▸ Extracted records:
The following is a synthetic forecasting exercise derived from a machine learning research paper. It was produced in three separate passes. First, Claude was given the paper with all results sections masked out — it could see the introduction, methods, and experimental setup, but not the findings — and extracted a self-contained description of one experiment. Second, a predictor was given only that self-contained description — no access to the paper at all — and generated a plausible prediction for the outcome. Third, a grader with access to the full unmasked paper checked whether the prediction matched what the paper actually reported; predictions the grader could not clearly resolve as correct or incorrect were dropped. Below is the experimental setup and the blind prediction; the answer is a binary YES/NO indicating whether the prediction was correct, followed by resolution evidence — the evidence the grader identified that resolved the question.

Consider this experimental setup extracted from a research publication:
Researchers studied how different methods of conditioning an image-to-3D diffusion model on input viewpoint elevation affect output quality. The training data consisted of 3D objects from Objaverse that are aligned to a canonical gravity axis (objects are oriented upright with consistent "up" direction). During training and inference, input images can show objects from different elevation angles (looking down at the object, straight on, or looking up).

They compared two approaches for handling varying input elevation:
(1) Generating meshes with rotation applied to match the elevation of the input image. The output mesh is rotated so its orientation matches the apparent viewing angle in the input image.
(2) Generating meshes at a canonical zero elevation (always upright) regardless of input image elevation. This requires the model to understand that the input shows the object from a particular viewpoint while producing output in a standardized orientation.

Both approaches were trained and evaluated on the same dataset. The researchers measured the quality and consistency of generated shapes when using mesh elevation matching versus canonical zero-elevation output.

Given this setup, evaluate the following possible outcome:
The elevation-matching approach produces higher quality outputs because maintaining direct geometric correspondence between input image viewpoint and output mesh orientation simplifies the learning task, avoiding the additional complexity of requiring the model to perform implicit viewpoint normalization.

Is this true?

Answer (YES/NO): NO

▸ Task instructions: The answer must consist of every line above that contains the word "approaches".

▸ Output for this exercise:
They compared two approaches for handling varying input elevation:
Both approaches were trained and evaluated on the same dataset. The researchers measured the quality and consistency of generated shapes when using mesh elevation matching versus canonical zero-elevation output.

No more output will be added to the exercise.